[Start of Text segment]
My father was a plumber and an electrical repairman as well as a general do-it-yourself repairman. He taught me many valuable lessons.

The Ohio River

The Ohio River

The Sleepy Banks of the Ohio River

I can imagine my father growing up like Tom Sawyer or Huck Finn, running barefoot along the river, building rafts, fishing, and hunting.

In the summer months, they are plagued by chiggers. As I understand it from my father’s description, they are little blood-sucking critters like ticks but smaller, that burrow under the skin and itch. They inhabit the tall grasses and weeds in the woods so you have to be off the main roads to get them on your legs. But my father ran through the woods barefoot and with his trousers rolled up so he had chiggers often. My Dad’s mother told me all you had to do was a bath in warm salty water and the chiggers would retreat and die but bathing wasn’t something young boys liked to do in those days (or now either).

And so our mothers and grandmothers have, more often than not anonymously, handed on the creative spark, the seed of the flower they themselves never hoped to see – or like a sealed letter they could not plainly read.

— Alice Walker

Inspired by a Rockwell painting

Inspired by a Rockwell painting


Ever’ summer we went a berry pickin’ or jus’ chasin’ ol’ Shep and come home with chiggers. Now you youngin’s may not know ‘bout chiggers but they’s little critters. They get under yer skin and itch jus’ like Hogan’s goat! Wayell, we was always lookin’ for some way ta get rid a them varments ‘cause they’d itch far days. They’d make ya crazy like two squirrels in a sack. Nothin’ much worked on ‘em. It was like pullin’ hen’s teeth to get rid of ‘em.

One day ma gran’ma tol’ me I could get rid a them critters if’n I poured kerosene over ma legs soon as I got home. Now if you don’t know anythin’ ‘about kerosene ya should know it stings like all getout in open wounds. But if ya had chiggers, you’d know why I’d be ‘bout willin’ ta try anything. I know better today. I reckon I did some hollerin’ and runnin’ around in circles some.
[End of Text segment]
- Directive 1
Return the part of the chigger story starting at "One day ma gran’ma" and ending at "in circles some.".
- Directive 2
Write the next part of the chigger story, picking up right after its final sentence.
The rows below come from an unrelated source.
[Start of Data]
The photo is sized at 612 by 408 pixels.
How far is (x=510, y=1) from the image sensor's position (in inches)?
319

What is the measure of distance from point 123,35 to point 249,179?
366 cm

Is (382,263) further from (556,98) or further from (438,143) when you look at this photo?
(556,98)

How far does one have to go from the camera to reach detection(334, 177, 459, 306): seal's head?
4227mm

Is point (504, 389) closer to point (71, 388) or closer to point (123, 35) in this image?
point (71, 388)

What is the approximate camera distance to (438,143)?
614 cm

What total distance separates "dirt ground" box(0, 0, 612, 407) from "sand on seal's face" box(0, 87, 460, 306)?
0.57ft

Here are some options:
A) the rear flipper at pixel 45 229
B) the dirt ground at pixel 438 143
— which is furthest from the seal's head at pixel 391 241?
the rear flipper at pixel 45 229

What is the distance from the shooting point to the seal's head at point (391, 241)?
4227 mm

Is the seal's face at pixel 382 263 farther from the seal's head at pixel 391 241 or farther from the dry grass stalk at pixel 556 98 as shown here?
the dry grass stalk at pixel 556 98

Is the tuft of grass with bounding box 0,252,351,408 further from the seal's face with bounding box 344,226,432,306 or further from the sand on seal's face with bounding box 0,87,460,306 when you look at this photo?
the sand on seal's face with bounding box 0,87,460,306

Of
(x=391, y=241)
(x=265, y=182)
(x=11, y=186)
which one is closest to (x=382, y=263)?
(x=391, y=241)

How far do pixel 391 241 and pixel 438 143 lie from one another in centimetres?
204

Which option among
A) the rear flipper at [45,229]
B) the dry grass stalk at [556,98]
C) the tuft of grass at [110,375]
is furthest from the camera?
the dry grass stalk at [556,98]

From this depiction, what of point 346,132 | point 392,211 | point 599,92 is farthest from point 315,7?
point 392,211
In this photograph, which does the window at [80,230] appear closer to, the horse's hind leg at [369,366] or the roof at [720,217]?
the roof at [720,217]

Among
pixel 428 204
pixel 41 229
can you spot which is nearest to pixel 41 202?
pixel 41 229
[End of Data]
- Exercise response 1
One day ma gran’ma tol’ me I could get rid a them critters if’n I poured kerosene over ma legs soon as I got home. Now if you don’t know anythin’ ‘about kerosene ya should know it stings like all getout in open wounds. But if ya had chiggers, you’d know why I’d be ‘bout willin’ ta try anything. I know better today. I reckon I did some hollerin’ and runnin’ around in circles some.

- Exercise response 2
Ever’ whip-stitch I’d catch ma gran’ma a chucklin’ over than.

Photo of a river barge.

Photo of a river barge.


I reckon he got his sense of humor from her. I wish he had told more stories about her because I never knew much about her besides her name. She must have been something.

The thing I hate about an argument is that it always interrupts a discussion.

— G. K. Chesterton

Dad fishing by the river.

Dad fishing by the river.

Butch and Fishing

One story I got from Uncle Butch and not from my father was a hum-dinger. I could see my dad doing this too.

Living right on the Ohio River like they did, fishing was a natural pastime as well as a source of food. Dad said they would get up at 4 in the morning and fish on the river from little rowboats or boats with outboard motors when they could afford them. They usually brought home catfish. Here is the story.

One day, after fishin’ on the river, that outboard motor wouldn’t start up. Ah had Butch along and day was abreakin’. Ah tugged and pulled at that pull cord but nothin’ happened. Ah was ‘bout 16 and thought I knew it all, sos I tuck off the motor cover an commenced ta tinkering around. Butch kep askin’ if he could help. "Cun ah help?" "Comm-on, lit me help." "Thar mus be sommin' ah can do ta help." The more he asked the angrier I got. Finally, I said, sure and handed him two wires.

“You can help by holding these here wires.”

Then I gave another pull at the pull cord and Butch lit up like Christmas. It gave him a respectable jolt and took the curl outa his hair. I thanked him and took the wires back.

“Wayell, it ain’t the battery,” and I returned to tinkerin’. He didn’t ask if’n he could help again.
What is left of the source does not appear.